As this implies, companies can build and preserve stakeholder trust through deliberate investments in data, processes, and controls. To take one digital trust example, PwC research shows that robust Responsible AI programmes build trust and create value by reducing the frequency of adverse AI-related incidents and helping companies recover faster if such an event occurs.
Resist the tyranny of the urgent
As a CEO, how you invest your time is one of the most important decisions you can make, especially when it comes to dividing your attention between issues that will play out over the short, medium, and long term. CEOs globally say that, on average, they dedicate about half (47%) of their time to activities with time horizons of less than one year. They spend more than a third (37%) of their time on activities with horizons of one to five years, with the remainder (16%) devoted to longer-term issues.

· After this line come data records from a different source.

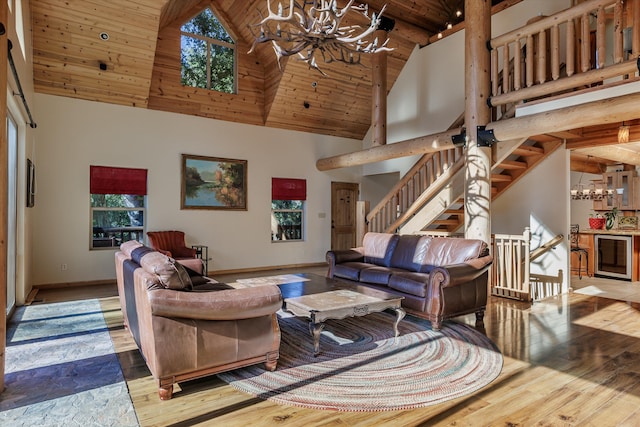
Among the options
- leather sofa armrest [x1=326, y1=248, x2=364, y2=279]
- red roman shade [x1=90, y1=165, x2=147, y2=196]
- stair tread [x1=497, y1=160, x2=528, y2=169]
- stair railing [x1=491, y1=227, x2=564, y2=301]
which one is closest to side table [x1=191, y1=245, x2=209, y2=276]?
red roman shade [x1=90, y1=165, x2=147, y2=196]

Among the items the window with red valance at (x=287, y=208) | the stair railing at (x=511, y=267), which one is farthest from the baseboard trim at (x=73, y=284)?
the stair railing at (x=511, y=267)

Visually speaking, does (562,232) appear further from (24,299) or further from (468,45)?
(24,299)

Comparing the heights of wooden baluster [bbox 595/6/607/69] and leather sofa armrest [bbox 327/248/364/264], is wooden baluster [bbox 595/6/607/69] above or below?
above

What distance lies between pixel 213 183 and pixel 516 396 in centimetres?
667

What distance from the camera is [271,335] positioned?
3.01 metres

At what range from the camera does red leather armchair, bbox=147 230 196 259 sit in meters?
6.80

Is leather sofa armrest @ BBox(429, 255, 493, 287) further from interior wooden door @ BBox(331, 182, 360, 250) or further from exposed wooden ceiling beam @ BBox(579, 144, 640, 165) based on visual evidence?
interior wooden door @ BBox(331, 182, 360, 250)

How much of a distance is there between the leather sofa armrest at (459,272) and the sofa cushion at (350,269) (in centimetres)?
131

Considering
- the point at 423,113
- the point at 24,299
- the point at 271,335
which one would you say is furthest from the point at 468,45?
the point at 24,299

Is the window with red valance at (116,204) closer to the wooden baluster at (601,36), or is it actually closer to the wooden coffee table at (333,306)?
the wooden coffee table at (333,306)

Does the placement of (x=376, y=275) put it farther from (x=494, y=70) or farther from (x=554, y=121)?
(x=494, y=70)

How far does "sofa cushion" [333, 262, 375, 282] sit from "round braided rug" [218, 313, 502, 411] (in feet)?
3.68

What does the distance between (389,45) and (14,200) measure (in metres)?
7.37

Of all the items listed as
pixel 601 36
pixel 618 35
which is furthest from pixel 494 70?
pixel 618 35
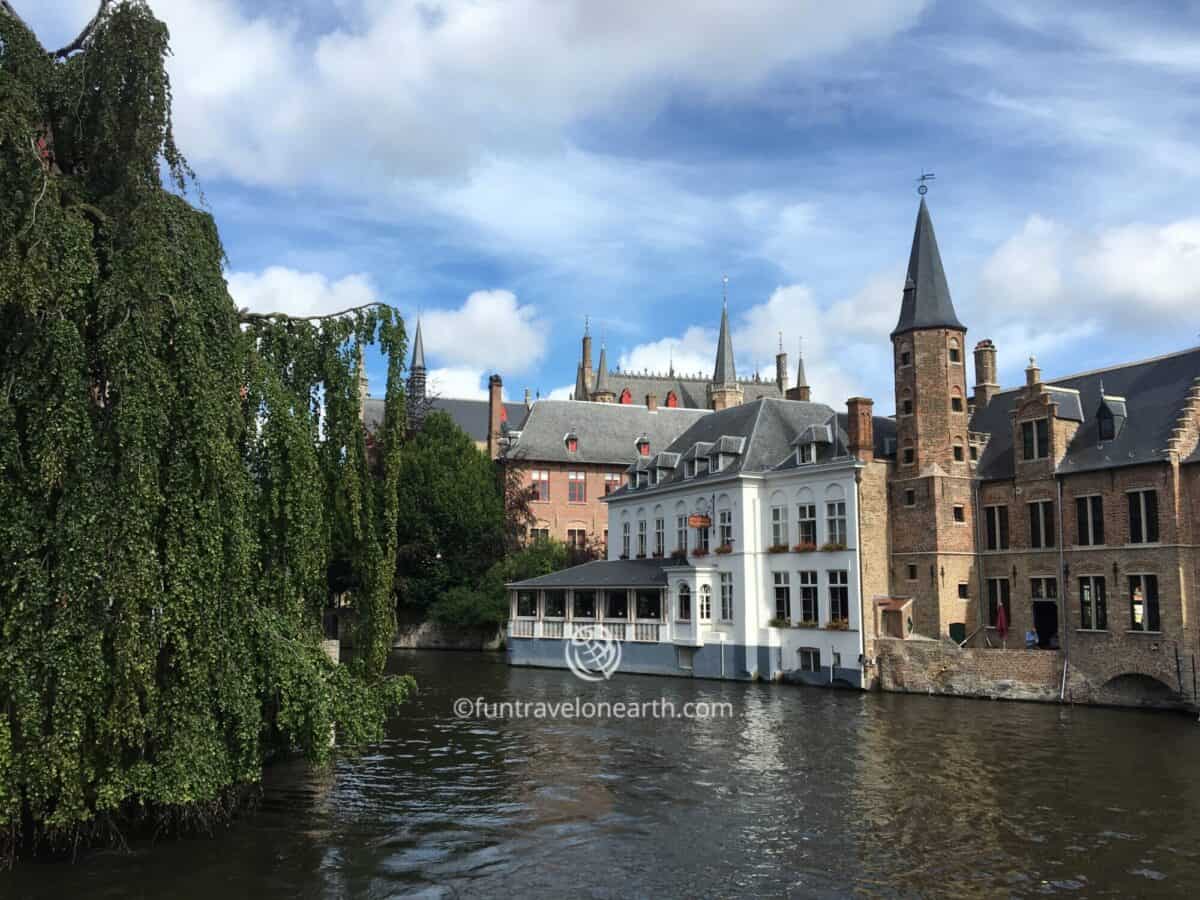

As you might expect, CEOs of private equity–backed companies spend more time (57%) than average on short-term issues, consistent with their investors’ focus on realising value over target holding periods of three to five years. Perhaps surprisingly, other private company CEOs also spend a greater share (51%) of their time on short-term matters than their public company peers (39%).
There are also intriguing differences across countries and regions. Chinese Mainland CEOs say they spend significantly more time than the global average on activities with medium- and long- term horizons (49% and 28%, respectively). US and European CEOs tend to spend more time than the global average on short-term activities, albeit with some differences between countries.